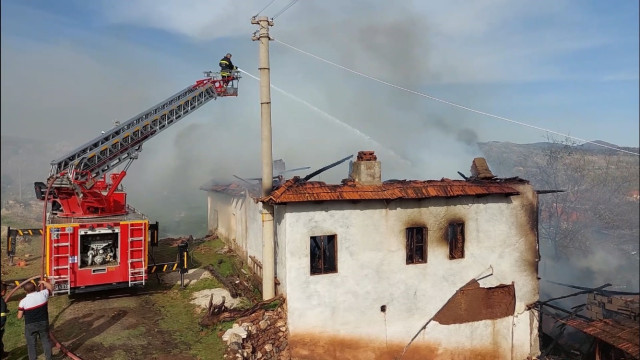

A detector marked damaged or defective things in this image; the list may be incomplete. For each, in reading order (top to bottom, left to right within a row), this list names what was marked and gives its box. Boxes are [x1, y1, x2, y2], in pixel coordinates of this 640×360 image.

━━━━

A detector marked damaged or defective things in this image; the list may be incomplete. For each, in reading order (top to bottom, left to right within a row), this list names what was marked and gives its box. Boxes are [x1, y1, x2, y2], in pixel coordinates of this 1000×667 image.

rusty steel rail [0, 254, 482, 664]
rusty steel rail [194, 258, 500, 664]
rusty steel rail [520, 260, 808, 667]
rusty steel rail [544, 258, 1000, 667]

━━━━

→ **PROBLEM STATEMENT**
Reproduce word for word the material starting with the line containing "this 1000×667 image." and continuing through the line containing "rusty steel rail [194, 258, 500, 664]", including both of those lines and nothing else.

→ **FINISHED ANSWER**
A detector marked damaged or defective things in this image; the list may be incomplete. For each, in reading order (top to bottom, left to right within a row), this list names what was marked and gives its box. Boxes are [x1, y1, x2, y2], in pixel coordinates of this 1000×667 image.

rusty steel rail [0, 254, 482, 664]
rusty steel rail [194, 258, 500, 664]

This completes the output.